**Assignment:** Find the line below with "Молодая чувственная брюнетка" and the line with "Professional portrait head". Output exactly those lines and everything between them, leaving out the pictures.

(Information supplied begins)

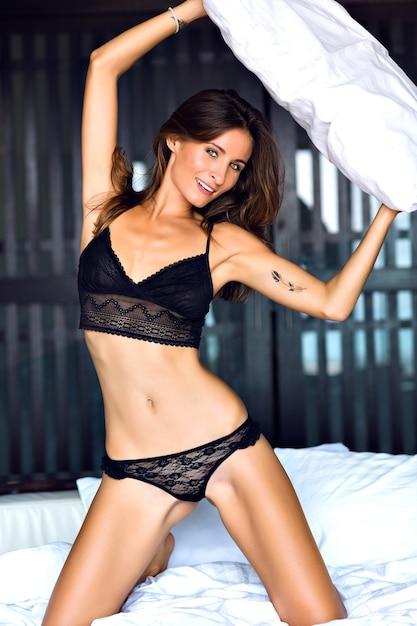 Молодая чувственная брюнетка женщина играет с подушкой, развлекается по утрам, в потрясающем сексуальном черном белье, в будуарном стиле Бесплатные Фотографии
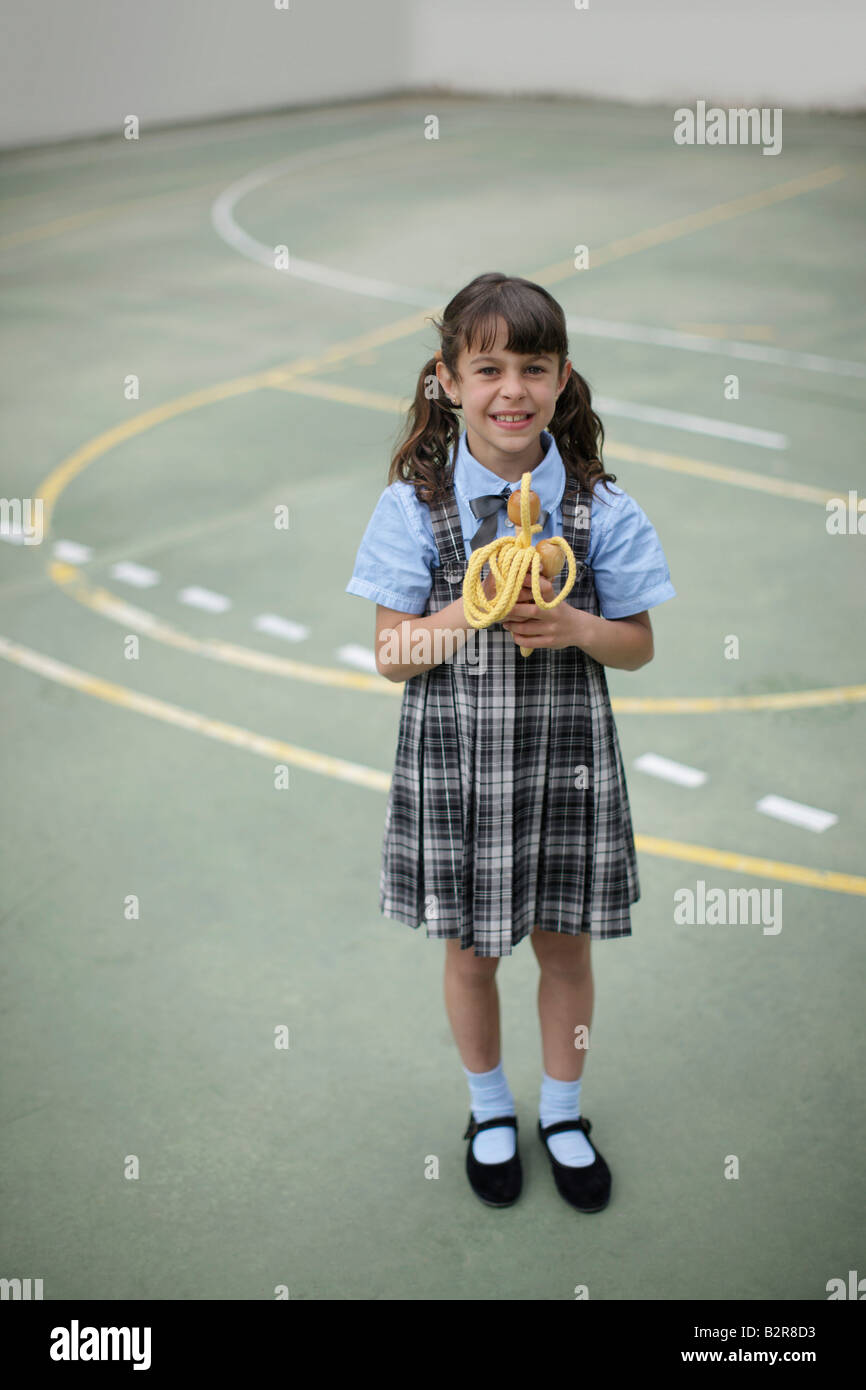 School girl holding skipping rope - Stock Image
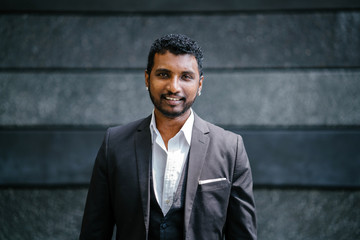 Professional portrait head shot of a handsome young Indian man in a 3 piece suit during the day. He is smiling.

(Information supplied ends)
(Information supplied begins)

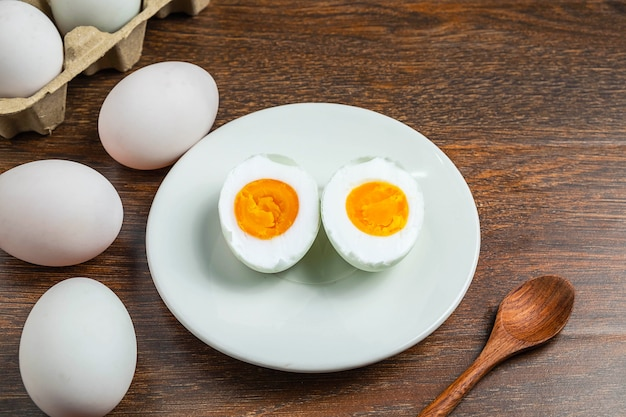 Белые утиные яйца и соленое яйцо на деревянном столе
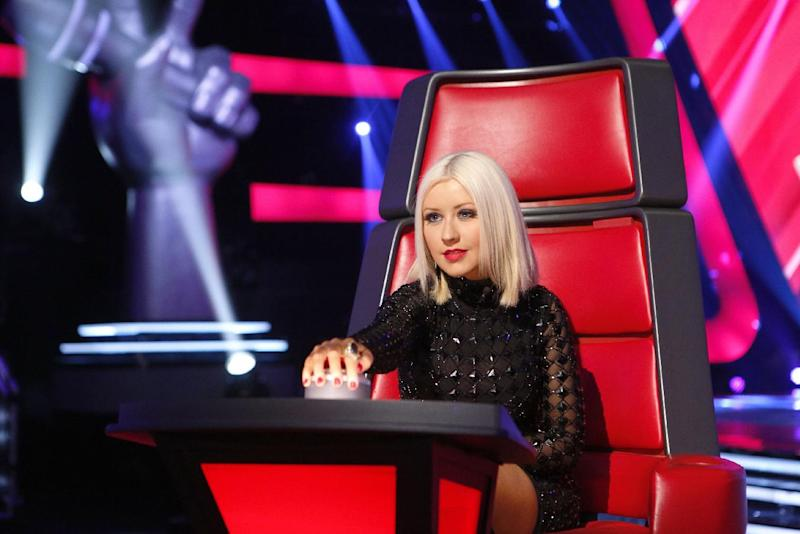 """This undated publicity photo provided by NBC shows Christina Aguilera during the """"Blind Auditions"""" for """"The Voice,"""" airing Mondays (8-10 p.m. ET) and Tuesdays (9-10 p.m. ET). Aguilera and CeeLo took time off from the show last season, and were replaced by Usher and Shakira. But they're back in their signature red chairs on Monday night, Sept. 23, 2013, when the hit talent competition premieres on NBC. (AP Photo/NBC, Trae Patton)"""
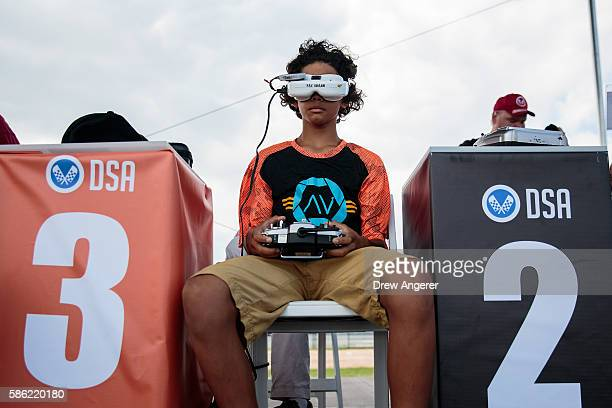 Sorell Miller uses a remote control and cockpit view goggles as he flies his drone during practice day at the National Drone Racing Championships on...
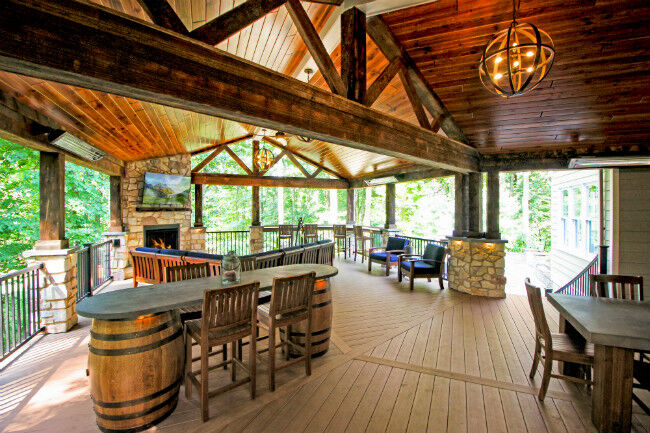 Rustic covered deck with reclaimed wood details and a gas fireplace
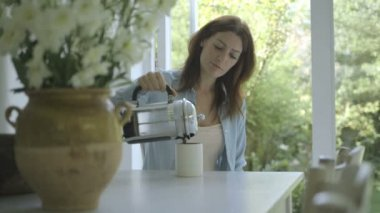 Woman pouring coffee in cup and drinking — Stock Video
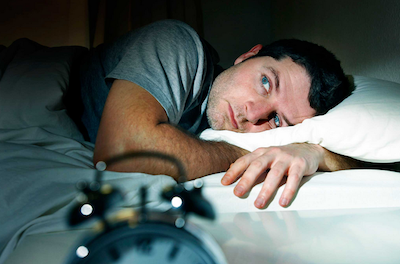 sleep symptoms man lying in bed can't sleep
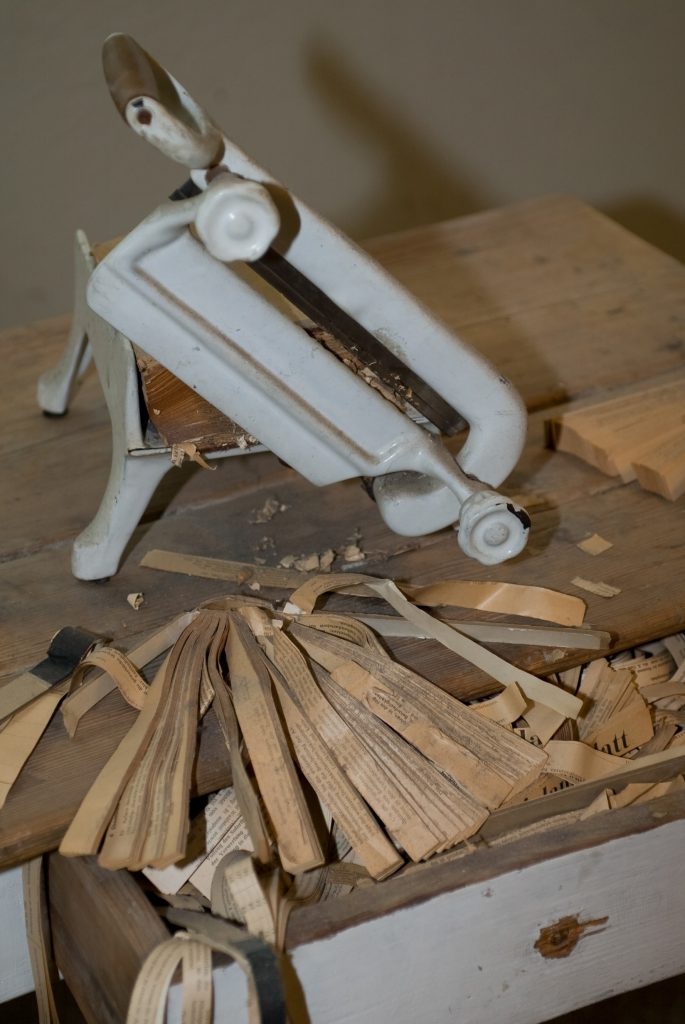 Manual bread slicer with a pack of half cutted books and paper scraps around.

(Information supplied ends)

**Output below:**
 Молодая чувственная брюнетка женщина играет с подушкой, развлекается по утрам, в потрясающем сексуальном черном белье, в будуарном стиле Бесплатные Фотографии
 School girl holding skipping rope - Stock Image
 Professional portrait head shot of a handsome young Indian man in a 3 piece suit during the day. He is smiling.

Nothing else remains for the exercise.